I cited the article.
Look, my version doesnt allow copy and paste. The bolded part is the summation. If you read it, you can read the line that starts with :Moisture Driven environmental changes appear to have played an important part in the late Quaternary megafaunal extinctions.…
However here is a summation of the article:
*The real culprit of extinctions is climate change (Image: Sergey Gorshkov/Minden)
New forensic DNA evidence is painting a detailed picture of the death of the world’s megafauna – and it suggests that humans were not to blame.
Ever since a giant sloth was uncovered more than 200 years ago, hinting at the former presence of a menagerie of prehistoric giant mammals – the “megafauna” – humans have been on trial for their extinction.
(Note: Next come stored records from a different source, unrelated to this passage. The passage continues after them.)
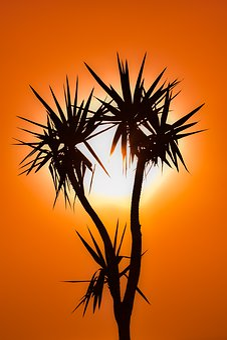 Cactus, Sunset, Sun, Silhouette, Evening, Plant, Nature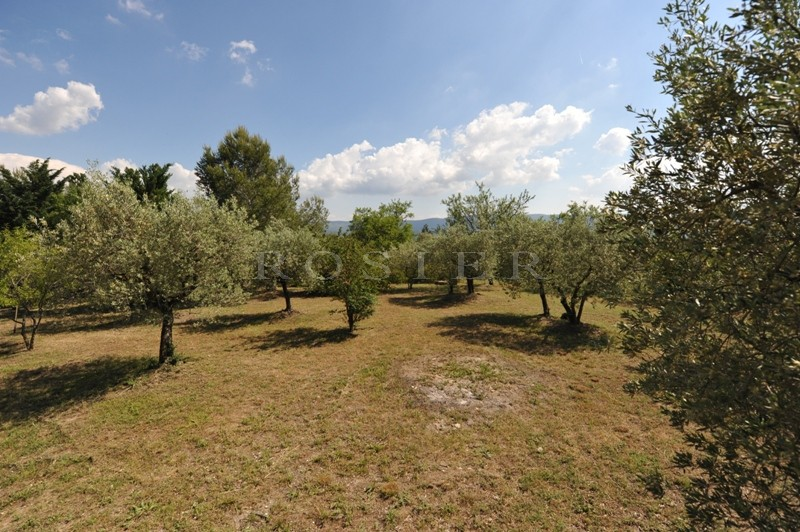 Au pied du village classé de Gordes,  terrain à batîr au milieu des oliviers et offrant de belles vues sur le Luberon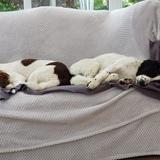 Bertie And Alfie (English Springer Spaniel)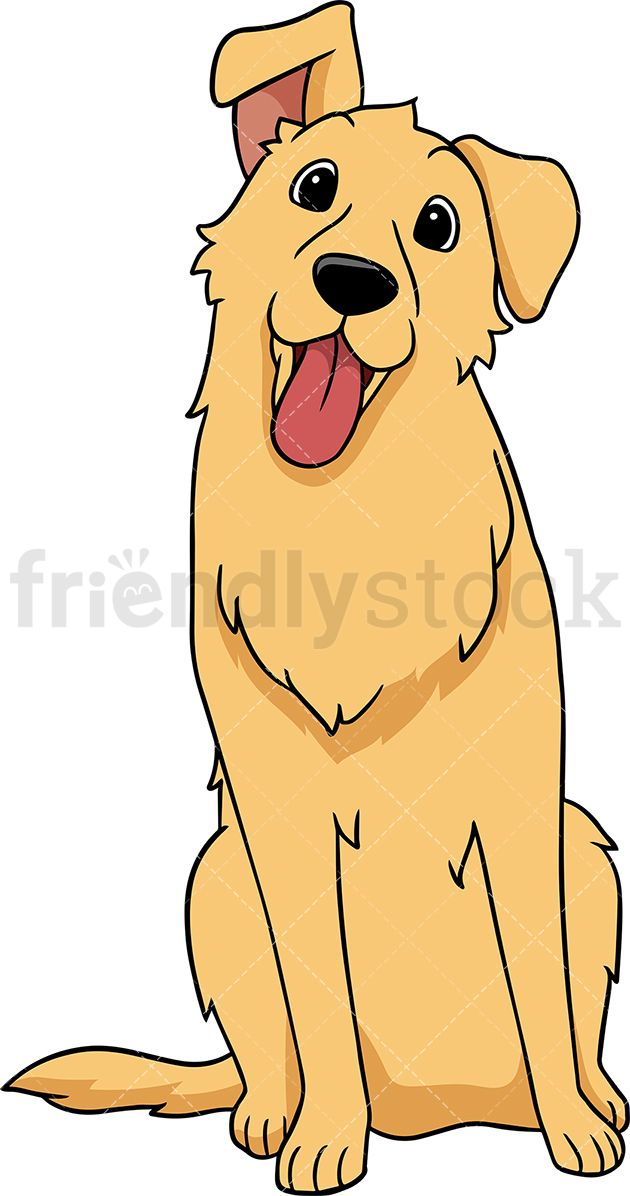 Golden Retriever Dog Tilting Its Head Golden Retriever Cartoon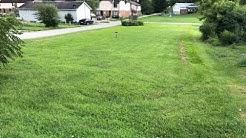 Land For Sale: 8253 Court Avenue,  Hamlin, WV 25523   CENTURY 21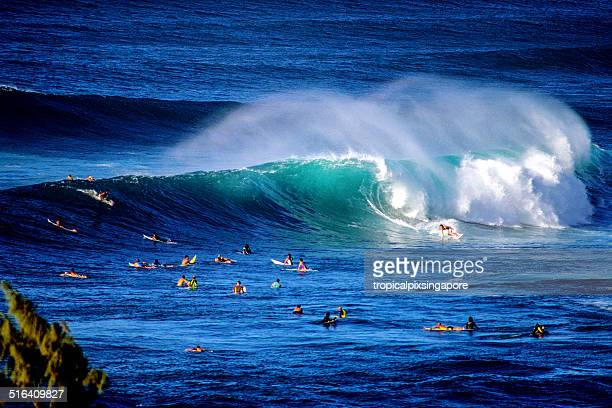 surfing at sunset beach - waimea bay hawaii stock photos and pictures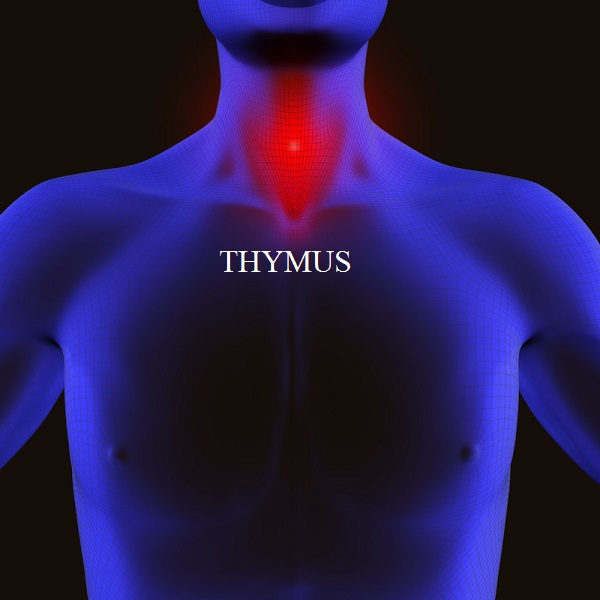 Energetically, the thymus gland is associated with the connection between you and your spiritual identity. This includes your beliefs about the right to be strong and safe. Lymphatic system disorders, immune system problems, thymoma, DiGeorge's syndrome or thymus cancer may signal a need to reconnect with Source, embrace your divinity, and establish an awareness that you are meant to have a joy-filled, healthy and balanced existence, free from illness and debilitating stress.
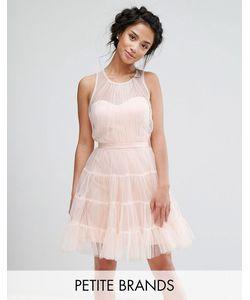 Little Mistress Petite | Тюлевое Ярусное Платье Мини Для Выпускного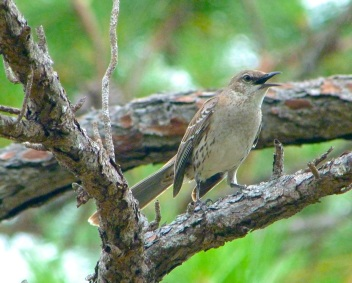 Bahama Mockingbird, Abaco (Keith Salvesen)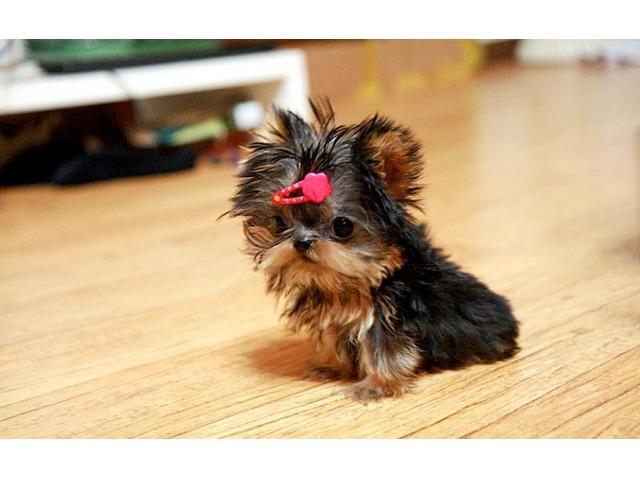 Yorkshire Terrier Teacup  Toy Yorkie Teddy Bear Doll -5467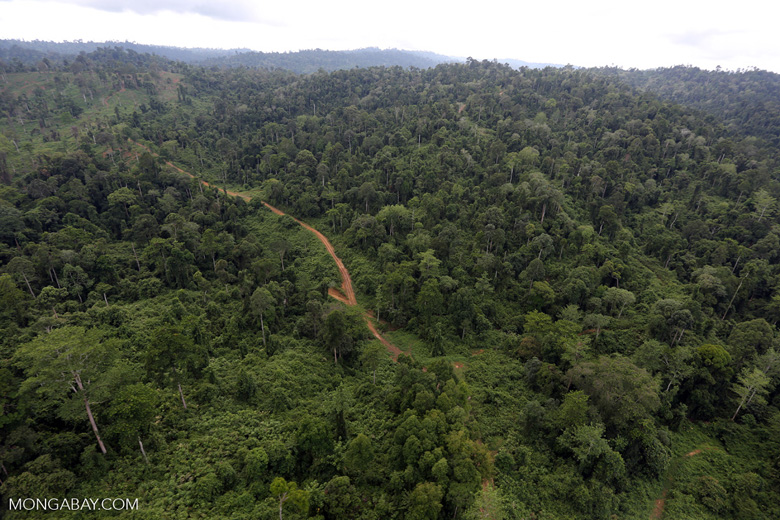 Aerial view of heavily logged rainforest -- sabah_aerial_2696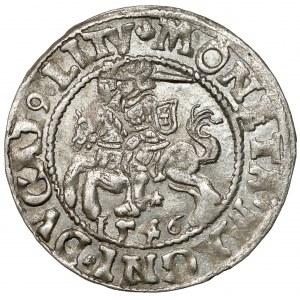 Zygmunt II August, Półgrosz Wilno 1546 - wczesny typ - piękny
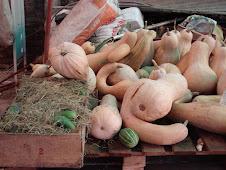 algunas verduras que fuimos cosechando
And the prosecution’s case has been strong.
…
But the real culprit, he says, is climate change.
Cooper and colleagues have simultaneously produced an unprecedentedly accurate map and timeline of changes in megafauna populations around Eurasia and North America, and precisely matched that timeline up with ancient climate records.
It punches a hole in a key argument of the prosecution. This states that climate cannot have caused megafauna extinctions because it has changed so much over the past 60,000 years. There were lots of warm and cool periods – interglacial and glacial epochs, respectively. If climate change is the real megafauna killer, why did the animals survive those events only to die when humans turned up in their region?
The new data show that they did not survive. Megafauna extinctions were actually relatively common during the past 60,000 years whether humans were around or not.
Invisible extinctions
To establish this, Cooper and his colleagues first compiled 10 years of ancient DNA work that has revealed a series of “invisible” extinctions. These are events involving two or more lineages with essentially identical skeletons but distinct genes – for example, two species of bison. If both lived in the same area in prehistory, one could have disappeared and we would not be aware of this just from examining the bones.
Secondly, Cooper’s team created a new ancient climate record that, uniquely, can be accurately linked with the carbon dates from bones to show when particular extinctions happened. Usually the climate change and carbon dating timelines are independent and difficult to link together. But Cooper and his colleagues found a marine sediment deposit near Argentina that contains a record of past climates – and because it contains marine microfossils, these past climates can be tied precisely to carbon dates.
Pulling everything together, the team was able to draw a picture that shows exactly what the climate was doing when various megafauna species vanished over the past 60,000 years. And a pattern emerges.
“Climate is the thing that is constantly sending these species out through time without humans even being involved,” says Cooper. “That’s the bit that is really completely new.”*
So there is the author stating it clearly.